A significant amount of technology not deployed with the commercial system is required in order to construct and optimize the algorithm used for pain classification.
Curated Dataset from Multiple Sites
PainQx (and through an exclusive license with the NYU School of Medicine) has established a dataset of over 600 EEG recordings with a specific focus on pain assessment. The dataset spans five collection sites, 3 EEG acquisition devices, with all data collected under a protocol with the sole purpose of supporting pain assessment research. To the knowledge of PainQx, this is the largest dataset of its kind and continues to grow. As the development dataset grows to provide a more complete representation of chronic pain, PainQx expects the performance of its pain assessment algorithm to increase. In addition to raw EEG files, the PainQx algorithm development database contains a complete set of qEEG features for each case derived using the artifacting, epoch selection and feature extraction software modules described above along with additional clinical data collected from the subjects.

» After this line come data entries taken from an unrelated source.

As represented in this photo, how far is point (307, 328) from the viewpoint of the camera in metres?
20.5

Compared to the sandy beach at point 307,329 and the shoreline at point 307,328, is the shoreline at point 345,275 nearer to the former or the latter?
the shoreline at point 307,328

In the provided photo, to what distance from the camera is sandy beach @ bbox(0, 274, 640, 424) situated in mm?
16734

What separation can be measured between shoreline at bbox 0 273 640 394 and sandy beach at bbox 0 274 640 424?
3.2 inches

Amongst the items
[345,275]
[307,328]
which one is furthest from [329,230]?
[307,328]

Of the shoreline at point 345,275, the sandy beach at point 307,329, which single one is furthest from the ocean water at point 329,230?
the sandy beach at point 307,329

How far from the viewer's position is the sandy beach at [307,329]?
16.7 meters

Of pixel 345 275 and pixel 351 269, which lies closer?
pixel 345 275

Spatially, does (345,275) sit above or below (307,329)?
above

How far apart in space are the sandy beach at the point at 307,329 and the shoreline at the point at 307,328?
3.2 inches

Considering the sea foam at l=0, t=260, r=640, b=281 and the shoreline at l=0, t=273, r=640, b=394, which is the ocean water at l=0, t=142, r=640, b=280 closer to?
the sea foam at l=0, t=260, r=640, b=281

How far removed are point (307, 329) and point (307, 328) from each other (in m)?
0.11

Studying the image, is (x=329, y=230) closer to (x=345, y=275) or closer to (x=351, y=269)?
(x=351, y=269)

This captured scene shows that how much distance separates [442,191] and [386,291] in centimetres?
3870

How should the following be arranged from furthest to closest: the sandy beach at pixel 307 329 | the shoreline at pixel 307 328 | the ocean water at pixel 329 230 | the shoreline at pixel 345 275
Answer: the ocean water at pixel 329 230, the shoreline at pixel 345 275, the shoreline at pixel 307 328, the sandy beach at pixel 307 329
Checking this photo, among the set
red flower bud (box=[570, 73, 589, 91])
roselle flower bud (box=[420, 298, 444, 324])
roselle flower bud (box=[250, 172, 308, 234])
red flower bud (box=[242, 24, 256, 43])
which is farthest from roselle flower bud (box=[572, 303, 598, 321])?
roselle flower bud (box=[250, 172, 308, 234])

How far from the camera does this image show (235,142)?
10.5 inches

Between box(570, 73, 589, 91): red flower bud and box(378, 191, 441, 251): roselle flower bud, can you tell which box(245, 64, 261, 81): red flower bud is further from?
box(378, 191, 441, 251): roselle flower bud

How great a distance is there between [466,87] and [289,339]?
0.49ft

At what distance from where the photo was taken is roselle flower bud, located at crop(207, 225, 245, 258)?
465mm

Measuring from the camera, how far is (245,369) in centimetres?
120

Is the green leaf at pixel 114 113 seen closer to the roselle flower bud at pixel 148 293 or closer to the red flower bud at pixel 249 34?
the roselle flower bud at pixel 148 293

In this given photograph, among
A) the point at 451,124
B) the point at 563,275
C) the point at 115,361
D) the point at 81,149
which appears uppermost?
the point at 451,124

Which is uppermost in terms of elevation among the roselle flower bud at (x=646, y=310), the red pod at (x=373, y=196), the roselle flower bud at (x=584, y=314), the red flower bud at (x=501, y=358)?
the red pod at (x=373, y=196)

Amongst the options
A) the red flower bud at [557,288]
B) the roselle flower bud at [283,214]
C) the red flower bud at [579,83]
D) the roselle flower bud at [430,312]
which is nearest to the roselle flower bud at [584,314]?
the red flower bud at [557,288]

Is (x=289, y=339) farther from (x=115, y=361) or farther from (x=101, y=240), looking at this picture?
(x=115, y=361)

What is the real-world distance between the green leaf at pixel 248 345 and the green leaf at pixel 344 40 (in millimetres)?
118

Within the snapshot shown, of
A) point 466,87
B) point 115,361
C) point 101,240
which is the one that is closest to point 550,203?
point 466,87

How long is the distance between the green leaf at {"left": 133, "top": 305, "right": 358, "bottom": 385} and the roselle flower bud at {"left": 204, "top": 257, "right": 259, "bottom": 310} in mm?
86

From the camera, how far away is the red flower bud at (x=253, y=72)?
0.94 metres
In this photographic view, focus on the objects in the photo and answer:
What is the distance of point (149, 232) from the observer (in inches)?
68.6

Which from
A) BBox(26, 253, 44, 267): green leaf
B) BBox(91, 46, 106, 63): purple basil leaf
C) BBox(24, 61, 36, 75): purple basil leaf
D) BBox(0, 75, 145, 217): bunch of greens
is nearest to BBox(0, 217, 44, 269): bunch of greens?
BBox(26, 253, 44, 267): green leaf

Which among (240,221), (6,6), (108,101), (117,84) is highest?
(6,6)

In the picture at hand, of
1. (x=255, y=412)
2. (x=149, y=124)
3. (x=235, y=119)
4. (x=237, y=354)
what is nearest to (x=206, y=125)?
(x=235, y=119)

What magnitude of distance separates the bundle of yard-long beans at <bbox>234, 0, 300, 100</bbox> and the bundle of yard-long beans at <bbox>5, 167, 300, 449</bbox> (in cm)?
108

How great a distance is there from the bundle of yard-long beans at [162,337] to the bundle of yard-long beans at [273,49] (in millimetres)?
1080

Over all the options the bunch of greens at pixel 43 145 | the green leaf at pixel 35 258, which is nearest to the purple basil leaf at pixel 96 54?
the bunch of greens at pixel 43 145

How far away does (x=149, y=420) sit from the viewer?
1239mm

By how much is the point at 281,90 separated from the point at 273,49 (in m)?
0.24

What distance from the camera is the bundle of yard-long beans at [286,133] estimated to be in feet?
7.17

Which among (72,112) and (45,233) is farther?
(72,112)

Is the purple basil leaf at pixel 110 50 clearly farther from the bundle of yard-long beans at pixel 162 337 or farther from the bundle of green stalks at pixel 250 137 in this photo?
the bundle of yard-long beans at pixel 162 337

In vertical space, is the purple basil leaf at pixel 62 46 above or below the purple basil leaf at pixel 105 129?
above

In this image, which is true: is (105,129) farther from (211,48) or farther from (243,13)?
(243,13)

All data in the PainQx Development Dataset is de-identified, satisfying HIPAA requirements.
Machine Learning Technology
The role of Machine Learning (ML) in PainQx product development is to computationally analyze the set of cases contained in the PainQx algorithm development dataset, looking for patterns in the data and identifying those features, which when combined together, provide the most accurate classification of subjects. A variety of Machine Learning tools have been utilized by PainQx in order to determine the which are the best fit to the problem space, and also to facilitate looking across tools to identify the most powerful qEEG features regardless of the specific ML tool being used.
PainQx is focused on a form of machine learning referred to as “supervised learning”. A prediction model is constructed using a subset of the collected data, referred to as the train/test set. The remaining subset of the data is used as a “hold-out” for validating the model established using the train/test data set. The machine learning tools are run using the gathered train/test dataset. Control parameters are adjusted to optimize performance assessed via cross-validation. This step is used carefully to emphasize domain knowledge supported features while minimizing the potential for overtraining. Following algorithm optimization using the train/test dataset, the performance of the resulting prediction model is measured on the holdout dataset. This creates a ‘blinded’ performance measure which can be used to predict performance on future datasets.